EXERCISE REQUIREMENTS:
A - Transcribe the stretch of the snare miking discussion from "Years later, I" through "on them all.".
B - Render this sentence from the snare miking discussion in Spanish: "The 57 is the only mic that (potentially, at least) worked on them all."

TEXT PASSAGE:
# # # # #
Try a Shure SM98 or Beta 98 - I don't know if they have that sort of a top end bost, but they sure seem to have a pretty big mid dip. I use one on snare all the time.

Old 11th July 2002
Here for the gear

As an engineer that works primarily with electronic music(!= dance music), I no doubt seek a slightly different aesthetic when recording acoustic drums. Yet despite this, my own research has arrived at many of same conclusion echoed in this thread. Very interesting.

My current modus operandi involves a 57 for spot miking the snare, reinforced by a stereo pair of Earthwork SR-77's for the overheads. Initially, I was bewildered regarding the 57's success in this application, but after some thought, it all came together.

Early electronic music(does == dance music in this case), made use of analogue synthesis techniques to mold their snares. White noise was filtered appropriately(LP) and the end result compressed to all hell. More recently, techniques like waveshaping have been substituted for simple white noise generation but the effects are very similar. It would seem that imposing nonlinearities on a snare sound either through waveshaping or the "poor" transfer function of a transducer(SM-57), brings the timbre into a more suitable realm. Perhaps then, we should be looking towards "****tier" microphones for spotting snares and save the 414's for other applications. As long as the band limiting of the transducer is more corrosive towards the low end than the "crack" range, the results could be very pleasants. Of course, those interested in accurately capturing the true sound of a drum, will find this useless and to them I apologize for my harangue.

Old 11th July 2002
Lives for gear

Many years ago, in my band days, I ask an engineer in the studio I was working in why engineers nearly always used a 57 on the snare. He said it was because the 57 was not a good enough or fast enough mic to pick up the horrible crap that comes straight away off the snare, and that, other than the initial crack, the mic would only hear the tones once they stabalized. I remember thinking that it sounded like total BS, but it might be true.

Years later, I confirmed this was true - As a live sound engineer doing medium to large FOH systems for all kinds of music, in venues from hotels to 20k sheds and larger arenas, I heard every snare drum there is. The 57 is the only mic that (potentially, at least) worked on them all.

Recently, I tried using one, and then a pair of EW SR77's to mic a snare. Of coarse, the EW gave me exactly what was there, but It didn't sound very good, probably for that reason.
# # # # #
Spatial question data:
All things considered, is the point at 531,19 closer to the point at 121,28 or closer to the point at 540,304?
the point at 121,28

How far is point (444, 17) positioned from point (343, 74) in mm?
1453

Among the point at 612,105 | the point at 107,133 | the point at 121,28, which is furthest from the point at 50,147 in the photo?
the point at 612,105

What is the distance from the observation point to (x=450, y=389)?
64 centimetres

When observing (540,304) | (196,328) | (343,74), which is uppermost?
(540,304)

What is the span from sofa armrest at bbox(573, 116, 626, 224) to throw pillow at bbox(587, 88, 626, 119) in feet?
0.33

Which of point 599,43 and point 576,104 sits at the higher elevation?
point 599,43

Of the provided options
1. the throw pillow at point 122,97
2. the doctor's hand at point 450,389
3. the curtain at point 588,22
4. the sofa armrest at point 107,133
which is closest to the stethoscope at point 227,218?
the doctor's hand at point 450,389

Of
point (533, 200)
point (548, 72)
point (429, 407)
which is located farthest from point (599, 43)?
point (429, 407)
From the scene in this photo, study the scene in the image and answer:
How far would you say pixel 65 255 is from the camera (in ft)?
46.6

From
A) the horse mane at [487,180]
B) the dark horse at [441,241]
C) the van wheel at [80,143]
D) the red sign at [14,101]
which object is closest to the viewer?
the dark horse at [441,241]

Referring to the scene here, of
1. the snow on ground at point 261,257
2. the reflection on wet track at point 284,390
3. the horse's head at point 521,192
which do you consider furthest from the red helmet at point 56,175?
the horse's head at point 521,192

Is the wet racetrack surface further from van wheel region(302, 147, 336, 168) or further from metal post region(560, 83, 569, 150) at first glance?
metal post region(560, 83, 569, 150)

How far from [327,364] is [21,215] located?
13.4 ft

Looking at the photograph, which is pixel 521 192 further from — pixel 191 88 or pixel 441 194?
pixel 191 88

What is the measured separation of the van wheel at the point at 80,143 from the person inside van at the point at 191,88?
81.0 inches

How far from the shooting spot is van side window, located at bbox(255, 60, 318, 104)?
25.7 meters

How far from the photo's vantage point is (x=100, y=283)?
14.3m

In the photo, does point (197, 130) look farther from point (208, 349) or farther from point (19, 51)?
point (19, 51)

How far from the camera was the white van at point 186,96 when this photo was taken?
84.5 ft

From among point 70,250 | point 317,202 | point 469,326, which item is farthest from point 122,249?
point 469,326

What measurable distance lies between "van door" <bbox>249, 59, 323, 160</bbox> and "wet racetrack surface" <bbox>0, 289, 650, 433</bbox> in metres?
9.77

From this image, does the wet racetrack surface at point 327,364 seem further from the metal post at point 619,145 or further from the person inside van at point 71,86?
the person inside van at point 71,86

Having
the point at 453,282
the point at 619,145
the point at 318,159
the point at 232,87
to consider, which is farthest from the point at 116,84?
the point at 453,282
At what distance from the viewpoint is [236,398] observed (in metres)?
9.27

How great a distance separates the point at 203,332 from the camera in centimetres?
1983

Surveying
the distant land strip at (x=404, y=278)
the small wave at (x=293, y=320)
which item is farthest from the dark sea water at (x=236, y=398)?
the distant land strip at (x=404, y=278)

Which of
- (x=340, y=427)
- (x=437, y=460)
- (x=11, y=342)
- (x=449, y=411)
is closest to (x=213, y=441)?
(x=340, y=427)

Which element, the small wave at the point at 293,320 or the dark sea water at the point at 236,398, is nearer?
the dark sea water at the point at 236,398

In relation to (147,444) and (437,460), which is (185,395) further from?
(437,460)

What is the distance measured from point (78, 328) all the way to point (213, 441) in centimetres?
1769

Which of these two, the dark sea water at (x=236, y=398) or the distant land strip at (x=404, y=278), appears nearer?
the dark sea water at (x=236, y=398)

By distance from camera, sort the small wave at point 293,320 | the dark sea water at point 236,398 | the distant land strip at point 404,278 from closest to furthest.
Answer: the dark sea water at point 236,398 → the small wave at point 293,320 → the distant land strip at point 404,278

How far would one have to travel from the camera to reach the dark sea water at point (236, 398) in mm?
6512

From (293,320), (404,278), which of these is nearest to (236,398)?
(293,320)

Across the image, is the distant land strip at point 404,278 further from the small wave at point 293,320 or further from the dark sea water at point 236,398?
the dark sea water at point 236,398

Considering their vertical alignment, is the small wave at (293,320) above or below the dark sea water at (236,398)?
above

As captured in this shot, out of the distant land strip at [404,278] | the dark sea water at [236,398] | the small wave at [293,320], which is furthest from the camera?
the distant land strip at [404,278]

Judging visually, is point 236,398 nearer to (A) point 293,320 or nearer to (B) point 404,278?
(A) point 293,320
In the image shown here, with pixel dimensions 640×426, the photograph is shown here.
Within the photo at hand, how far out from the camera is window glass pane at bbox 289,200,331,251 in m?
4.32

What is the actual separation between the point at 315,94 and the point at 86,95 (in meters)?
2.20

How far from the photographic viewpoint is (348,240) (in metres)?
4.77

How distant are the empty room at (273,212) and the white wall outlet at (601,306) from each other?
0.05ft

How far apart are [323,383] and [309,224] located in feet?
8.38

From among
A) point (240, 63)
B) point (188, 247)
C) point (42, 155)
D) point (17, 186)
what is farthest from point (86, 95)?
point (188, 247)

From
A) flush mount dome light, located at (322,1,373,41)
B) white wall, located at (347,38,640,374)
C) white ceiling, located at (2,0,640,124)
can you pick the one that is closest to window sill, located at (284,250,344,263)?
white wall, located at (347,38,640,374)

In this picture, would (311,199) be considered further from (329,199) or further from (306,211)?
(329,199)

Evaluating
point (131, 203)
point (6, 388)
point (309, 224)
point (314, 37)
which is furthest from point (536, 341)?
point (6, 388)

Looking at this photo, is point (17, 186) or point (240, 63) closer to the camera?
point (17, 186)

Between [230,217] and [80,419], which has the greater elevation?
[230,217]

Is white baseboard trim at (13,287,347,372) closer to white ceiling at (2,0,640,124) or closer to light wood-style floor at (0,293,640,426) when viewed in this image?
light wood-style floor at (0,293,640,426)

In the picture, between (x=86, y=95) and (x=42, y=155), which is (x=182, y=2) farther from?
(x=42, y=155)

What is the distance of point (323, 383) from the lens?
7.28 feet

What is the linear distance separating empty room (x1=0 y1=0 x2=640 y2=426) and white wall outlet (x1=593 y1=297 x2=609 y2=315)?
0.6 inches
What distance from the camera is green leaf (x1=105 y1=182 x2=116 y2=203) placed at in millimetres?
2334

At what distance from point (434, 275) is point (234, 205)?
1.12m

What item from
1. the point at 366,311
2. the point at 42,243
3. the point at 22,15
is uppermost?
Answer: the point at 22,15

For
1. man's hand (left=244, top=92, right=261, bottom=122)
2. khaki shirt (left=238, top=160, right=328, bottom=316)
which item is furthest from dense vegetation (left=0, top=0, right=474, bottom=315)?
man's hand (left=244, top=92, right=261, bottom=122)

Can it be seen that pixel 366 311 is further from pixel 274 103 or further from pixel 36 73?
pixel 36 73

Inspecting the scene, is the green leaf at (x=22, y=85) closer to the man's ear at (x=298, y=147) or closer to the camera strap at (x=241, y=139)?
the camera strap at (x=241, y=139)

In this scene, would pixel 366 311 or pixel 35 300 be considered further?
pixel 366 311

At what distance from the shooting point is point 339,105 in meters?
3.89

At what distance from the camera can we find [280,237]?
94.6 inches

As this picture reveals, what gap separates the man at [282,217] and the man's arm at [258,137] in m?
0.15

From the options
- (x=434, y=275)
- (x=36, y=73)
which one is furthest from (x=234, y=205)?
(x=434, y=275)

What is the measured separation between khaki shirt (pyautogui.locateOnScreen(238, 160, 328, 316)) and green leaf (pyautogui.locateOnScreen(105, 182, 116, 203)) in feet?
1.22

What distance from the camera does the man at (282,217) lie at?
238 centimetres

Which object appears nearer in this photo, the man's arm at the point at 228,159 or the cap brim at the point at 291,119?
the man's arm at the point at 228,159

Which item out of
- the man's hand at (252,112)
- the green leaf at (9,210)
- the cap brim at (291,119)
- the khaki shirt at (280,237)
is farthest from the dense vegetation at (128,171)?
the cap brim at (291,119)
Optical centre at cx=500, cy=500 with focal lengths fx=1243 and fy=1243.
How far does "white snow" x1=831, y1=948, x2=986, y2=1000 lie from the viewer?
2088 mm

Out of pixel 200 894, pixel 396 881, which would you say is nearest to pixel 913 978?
# # # # #
COMPLETE ANSWERS:
A -
Years later, I confirmed this was true - As a live sound engineer doing medium to large FOH systems for all kinds of music, in venues from hotels to 20k sheds and larger arenas, I heard every snare drum there is. The 57 is the only mic that (potentially, at least) worked on them all.

B - El 57 es el único micrófono que (al menos potencialmente) funcionó con todos ellos.